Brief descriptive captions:
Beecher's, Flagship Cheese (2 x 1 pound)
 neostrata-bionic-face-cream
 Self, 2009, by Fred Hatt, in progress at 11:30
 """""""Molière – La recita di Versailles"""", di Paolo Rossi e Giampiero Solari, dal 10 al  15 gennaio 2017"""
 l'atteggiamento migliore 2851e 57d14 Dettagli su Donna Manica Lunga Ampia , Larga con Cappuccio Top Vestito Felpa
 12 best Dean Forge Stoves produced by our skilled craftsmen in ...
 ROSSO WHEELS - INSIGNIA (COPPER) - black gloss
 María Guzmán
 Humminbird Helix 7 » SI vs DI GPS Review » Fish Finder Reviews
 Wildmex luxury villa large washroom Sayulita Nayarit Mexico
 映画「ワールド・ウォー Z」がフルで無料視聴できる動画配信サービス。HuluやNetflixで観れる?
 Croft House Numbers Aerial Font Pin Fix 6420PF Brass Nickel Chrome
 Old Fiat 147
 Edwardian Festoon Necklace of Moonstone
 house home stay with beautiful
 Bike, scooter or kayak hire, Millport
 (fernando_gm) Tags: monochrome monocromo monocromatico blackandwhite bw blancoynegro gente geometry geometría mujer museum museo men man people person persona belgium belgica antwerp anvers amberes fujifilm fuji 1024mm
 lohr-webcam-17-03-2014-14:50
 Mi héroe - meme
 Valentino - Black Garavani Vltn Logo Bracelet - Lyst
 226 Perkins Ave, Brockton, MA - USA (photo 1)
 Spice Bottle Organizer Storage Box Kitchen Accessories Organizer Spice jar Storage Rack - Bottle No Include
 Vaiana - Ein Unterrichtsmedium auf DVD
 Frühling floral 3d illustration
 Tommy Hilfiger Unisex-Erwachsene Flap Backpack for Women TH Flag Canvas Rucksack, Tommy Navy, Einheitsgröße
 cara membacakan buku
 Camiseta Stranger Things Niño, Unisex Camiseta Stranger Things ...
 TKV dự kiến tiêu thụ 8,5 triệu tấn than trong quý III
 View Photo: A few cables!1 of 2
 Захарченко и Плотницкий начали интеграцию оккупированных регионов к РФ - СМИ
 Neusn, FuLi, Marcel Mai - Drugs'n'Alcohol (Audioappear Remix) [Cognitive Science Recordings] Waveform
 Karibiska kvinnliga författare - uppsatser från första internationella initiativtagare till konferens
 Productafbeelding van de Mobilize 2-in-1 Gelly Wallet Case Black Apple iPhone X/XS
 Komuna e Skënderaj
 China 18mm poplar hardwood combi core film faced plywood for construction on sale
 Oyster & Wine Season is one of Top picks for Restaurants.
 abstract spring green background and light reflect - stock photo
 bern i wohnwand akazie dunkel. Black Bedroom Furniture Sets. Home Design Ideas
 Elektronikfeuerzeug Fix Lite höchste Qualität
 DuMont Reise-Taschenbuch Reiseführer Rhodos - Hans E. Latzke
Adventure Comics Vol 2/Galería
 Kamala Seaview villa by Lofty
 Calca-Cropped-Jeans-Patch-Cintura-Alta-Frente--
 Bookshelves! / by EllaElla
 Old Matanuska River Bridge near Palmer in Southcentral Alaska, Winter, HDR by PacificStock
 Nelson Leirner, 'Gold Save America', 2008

■ EXERCISE DIRECTIONS
Lines to set down from above: the line with "TKV dự kiến", the line with "Kamala Seaview villa by Lofty", and every line between, each exactly as written.

■ SOLUTION
 TKV dự kiến tiêu thụ 8,5 triệu tấn than trong quý III
 View Photo: A few cables!1 of 2
 Захарченко и Плотницкий начали интеграцию оккупированных регионов к РФ - СМИ
 Neusn, FuLi, Marcel Mai - Drugs'n'Alcohol (Audioappear Remix) [Cognitive Science Recordings] Waveform
 Karibiska kvinnliga författare - uppsatser från första internationella initiativtagare till konferens
 Productafbeelding van de Mobilize 2-in-1 Gelly Wallet Case Black Apple iPhone X/XS
 Komuna e Skënderaj
 China 18mm poplar hardwood combi core film faced plywood for construction on sale
 Oyster & Wine Season is one of Top picks for Restaurants.
 abstract spring green background and light reflect - stock photo
 bern i wohnwand akazie dunkel. Black Bedroom Furniture Sets. Home Design Ideas
 Elektronikfeuerzeug Fix Lite höchste Qualität
 DuMont Reise-Taschenbuch Reiseführer Rhodos - Hans E. Latzke
Adventure Comics Vol 2/Galería
 Kamala Seaview villa by Lofty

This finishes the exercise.